- GOAL OF THE EXERCISE: Write out the stretch of lines below that begins at the line with "Classic High-Waist 7/8 Pocket Leggings" and ends at the line with "Dětské tričko Lego panáček evoluce", including both, exactly as given and nothing more.

- MATERIAL TO PROCESS:
· · · · ·
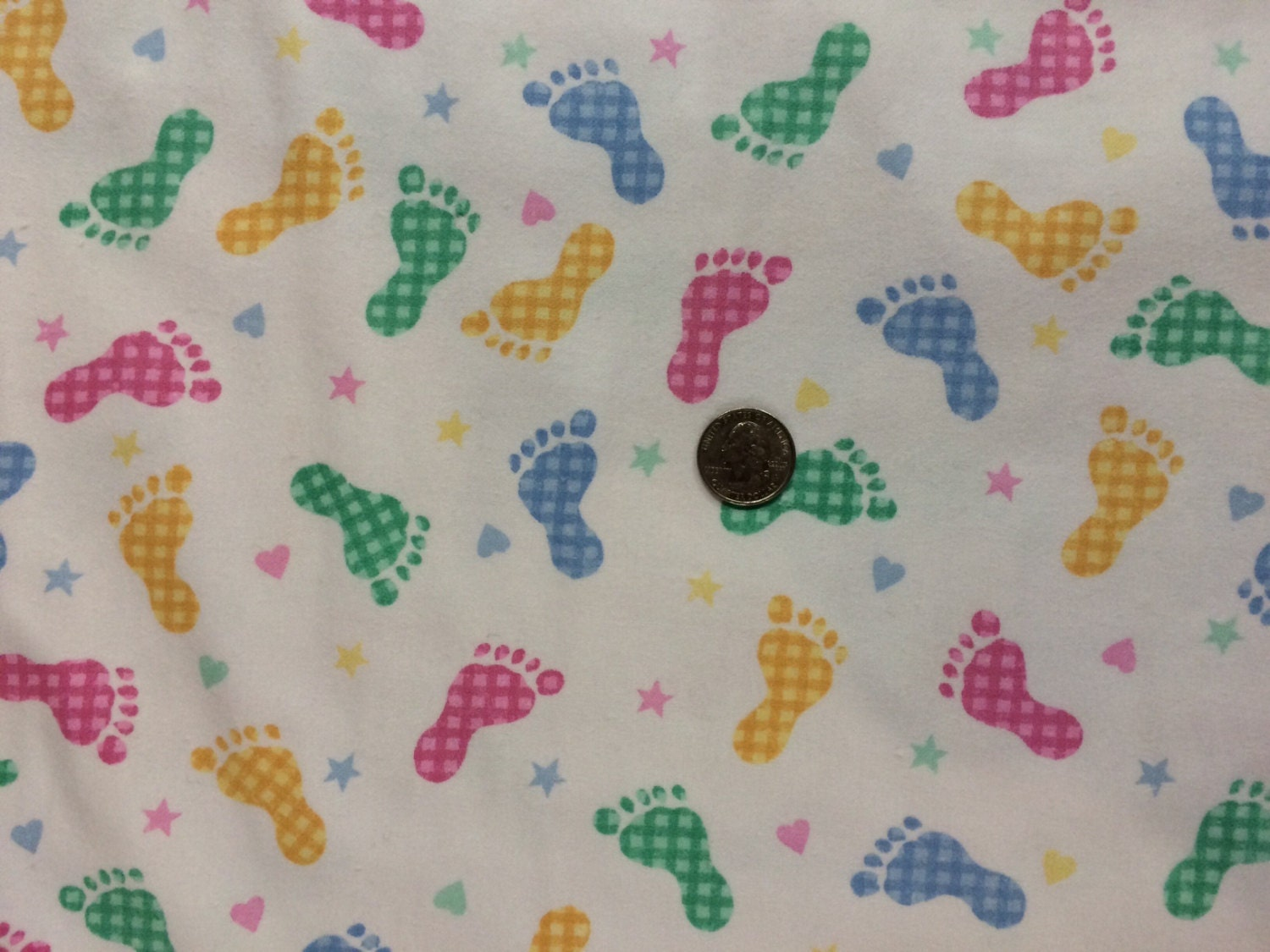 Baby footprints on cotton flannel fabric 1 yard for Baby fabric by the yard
· · · · ·
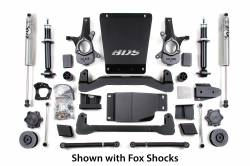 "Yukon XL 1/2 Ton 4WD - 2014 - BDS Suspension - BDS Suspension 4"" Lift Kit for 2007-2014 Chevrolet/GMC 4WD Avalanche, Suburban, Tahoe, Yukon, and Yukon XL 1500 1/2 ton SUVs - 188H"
· · · · ·
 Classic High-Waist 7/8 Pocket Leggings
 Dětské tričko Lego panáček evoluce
· · · · ·
- WRITTEN RESPONSE:
 Classic High-Waist 7/8 Pocket Leggings
 Dětské tričko Lego panáček evoluce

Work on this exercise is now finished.